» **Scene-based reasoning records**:
———
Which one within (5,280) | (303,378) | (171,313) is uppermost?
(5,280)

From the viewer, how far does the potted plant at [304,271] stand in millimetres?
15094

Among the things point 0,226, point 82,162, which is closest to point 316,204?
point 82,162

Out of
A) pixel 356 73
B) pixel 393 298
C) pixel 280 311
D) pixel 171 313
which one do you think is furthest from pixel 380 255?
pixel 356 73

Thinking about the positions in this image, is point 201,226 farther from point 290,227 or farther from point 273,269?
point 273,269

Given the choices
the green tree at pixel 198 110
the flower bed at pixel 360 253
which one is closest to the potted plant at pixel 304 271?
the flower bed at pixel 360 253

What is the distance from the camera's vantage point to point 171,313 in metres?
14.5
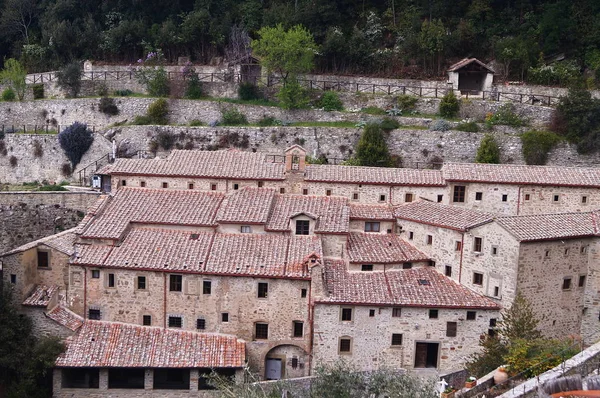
———
» **WRITTEN TASK**: Output the data above as a JSON list of strings, with one string per line. Skip blank lines and leave out the pictures.

» **ANSWER TO THIS TASK**:
[
  "Which one within (5,280) | (303,378) | (171,313) is uppermost?",
  "(5,280)",
  "From the viewer, how far does the potted plant at [304,271] stand in millimetres?",
  "15094",
  "Among the things point 0,226, point 82,162, which is closest to point 316,204?",
  "point 82,162",
  "Out of",
  "A) pixel 356 73",
  "B) pixel 393 298",
  "C) pixel 280 311",
  "D) pixel 171 313",
  "which one do you think is furthest from pixel 380 255?",
  "pixel 356 73",
  "Thinking about the positions in this image, is point 201,226 farther from point 290,227 or farther from point 273,269?",
  "point 273,269",
  "Given the choices",
  "the green tree at pixel 198 110",
  "the flower bed at pixel 360 253",
  "which one is closest to the potted plant at pixel 304 271?",
  "the flower bed at pixel 360 253",
  "What is the distance from the camera's vantage point to point 171,313 in metres?",
  "14.5"
]